CONSERVATIVES ARE WINNING COURT DEBATE
Democrats, having lost the Supreme Court, are increasingly turning their attention to putting liberal judges on state courts. The way they are doing it shows they have lost the debate about the role of courts in our democracy, too.
Over the past two generations, conservatives developed a comprehensive strategy, including politically powerful rhetoric, for bringing the federal courts closer to their understanding of the enterprise of judging. Judges shouldn’t rewrite the law in the guise of interpreting it, they said; judges should be umpires, not players taking a turn at bat. Conservatives warned against letting judges have wide leeway to fill in the meaning of apparently vague language, instead urging them to be constrained by what the informed public understood the words of the law meant when it was ratified.
This vision of the judicial role has drawn intense criticism, especially in the legal academy, where conservatives remain a small minority. The most recent high-profile political critique came from President Barack Obama, who often said judges should rule with “empathy.”

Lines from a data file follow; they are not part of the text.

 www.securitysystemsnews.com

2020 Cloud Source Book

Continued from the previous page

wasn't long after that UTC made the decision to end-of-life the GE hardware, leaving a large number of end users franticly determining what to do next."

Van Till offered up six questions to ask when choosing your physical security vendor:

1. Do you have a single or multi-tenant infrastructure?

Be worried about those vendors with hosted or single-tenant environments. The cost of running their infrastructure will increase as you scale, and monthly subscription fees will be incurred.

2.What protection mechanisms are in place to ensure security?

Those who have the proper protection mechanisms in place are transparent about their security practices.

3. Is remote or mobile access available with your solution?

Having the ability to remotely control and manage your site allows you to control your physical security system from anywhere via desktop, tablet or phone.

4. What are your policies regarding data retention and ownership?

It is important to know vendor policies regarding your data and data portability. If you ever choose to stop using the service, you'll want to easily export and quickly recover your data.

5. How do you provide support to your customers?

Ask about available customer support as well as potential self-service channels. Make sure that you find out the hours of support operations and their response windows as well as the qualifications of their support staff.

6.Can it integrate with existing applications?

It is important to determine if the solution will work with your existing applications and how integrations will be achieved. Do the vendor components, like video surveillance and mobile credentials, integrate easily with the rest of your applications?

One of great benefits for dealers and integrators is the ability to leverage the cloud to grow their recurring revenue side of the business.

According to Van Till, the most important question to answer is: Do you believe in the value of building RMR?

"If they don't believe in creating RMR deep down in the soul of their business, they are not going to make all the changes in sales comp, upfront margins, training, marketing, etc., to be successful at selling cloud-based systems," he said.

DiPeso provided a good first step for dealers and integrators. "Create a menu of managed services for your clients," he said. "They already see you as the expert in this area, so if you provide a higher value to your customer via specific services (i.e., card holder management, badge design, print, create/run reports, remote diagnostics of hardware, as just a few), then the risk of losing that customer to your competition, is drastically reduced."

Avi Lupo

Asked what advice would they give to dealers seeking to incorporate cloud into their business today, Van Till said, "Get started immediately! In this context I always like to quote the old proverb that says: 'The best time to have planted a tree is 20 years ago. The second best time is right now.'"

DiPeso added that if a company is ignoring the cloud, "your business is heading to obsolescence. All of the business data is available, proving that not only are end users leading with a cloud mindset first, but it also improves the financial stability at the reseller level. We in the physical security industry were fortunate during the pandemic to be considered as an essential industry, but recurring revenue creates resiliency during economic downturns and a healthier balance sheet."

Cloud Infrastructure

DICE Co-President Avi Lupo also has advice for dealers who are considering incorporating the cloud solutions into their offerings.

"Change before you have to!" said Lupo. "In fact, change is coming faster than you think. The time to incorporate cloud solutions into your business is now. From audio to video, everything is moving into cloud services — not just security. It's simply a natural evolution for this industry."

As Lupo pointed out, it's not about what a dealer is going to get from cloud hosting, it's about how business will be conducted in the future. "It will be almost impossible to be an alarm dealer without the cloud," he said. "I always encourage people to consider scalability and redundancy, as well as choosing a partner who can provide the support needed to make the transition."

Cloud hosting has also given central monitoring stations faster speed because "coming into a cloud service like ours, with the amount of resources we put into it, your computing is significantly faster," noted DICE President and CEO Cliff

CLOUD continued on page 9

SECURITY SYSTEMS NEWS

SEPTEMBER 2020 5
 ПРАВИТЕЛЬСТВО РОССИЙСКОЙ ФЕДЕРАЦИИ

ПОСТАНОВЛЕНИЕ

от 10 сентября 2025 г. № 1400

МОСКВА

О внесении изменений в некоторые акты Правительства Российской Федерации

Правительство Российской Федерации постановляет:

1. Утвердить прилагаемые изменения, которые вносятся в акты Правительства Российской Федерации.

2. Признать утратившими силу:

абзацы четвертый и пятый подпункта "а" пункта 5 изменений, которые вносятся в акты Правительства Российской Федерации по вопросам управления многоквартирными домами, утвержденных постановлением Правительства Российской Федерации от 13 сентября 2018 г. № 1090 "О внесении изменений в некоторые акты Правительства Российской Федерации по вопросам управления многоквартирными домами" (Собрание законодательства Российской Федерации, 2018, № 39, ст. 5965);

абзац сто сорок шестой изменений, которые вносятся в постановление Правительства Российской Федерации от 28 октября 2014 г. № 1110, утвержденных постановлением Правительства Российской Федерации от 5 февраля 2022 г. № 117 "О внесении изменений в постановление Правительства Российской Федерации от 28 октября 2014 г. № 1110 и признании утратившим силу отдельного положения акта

But Obama’s liberalism didn’t take. During their confirmation hearings, the justices he nominated to the Supreme Court, Sonia Sotomayor and Elena Kagan, explicitly rejected the empathy standard — even though they were testifying before a Democratic-controlled Senate. Kagan went so far as to say that, in a sense, “we are all originalists.” Justice Ketanji Brown Jackson made similar remarks during her hearings.
Progressives have not just failed to popularize an alternative to judicial conservatism; they have barely even come up with one. No justice in history had a following as large as Ruth Bader Ginsburg’s, but she left behind no school of thought in the way Justice Antonin Scalia did.
When they dissent from conservative decisions, the liberal justices are more likely to accuse the majority of inconsistently applying originalism than they are to dispute it. Or they will cite precedents from the earlier liberal era on the Supreme Court, a tactic that will grow less useful the longer today’s conservative supermajority is in place.
The new effort by Democrats at the state level is similarly defensive. The New York Times reports groups are setting up a new fund to win governors’ races by highlighting their power to make appointments to the state courts. But none of the Democrats quoted in the Times story say anything about advancing progressive values from the bench. They speak only of upholding “the rule of law.”
Judges backed by Democrats are, by and large, going to deliver policy results that Democratic politicians like, just as Republican appointees do for Republican politicians. The most charitable way of putting it is that each side has a systematically different view of what “the rule of law” means. That’s true whether judges are appointed by partisan officials or win elections that are effectively partisan.
Today’s liberal justices are less adventuresome in their legal reasoning than their predecessors were, limiting the scope of their activism. The politics of confirmation hearings have changed, too, with “originalism” no longer used as a marker for extremism, as it once was.
Winning the public debate has made Democrats more cautious and Republicans bolder about who they nominate. It’s one of the reasons conservatives have a supermajority on the Supreme Court — and why progressives have been reduced to seeking solace on state courts.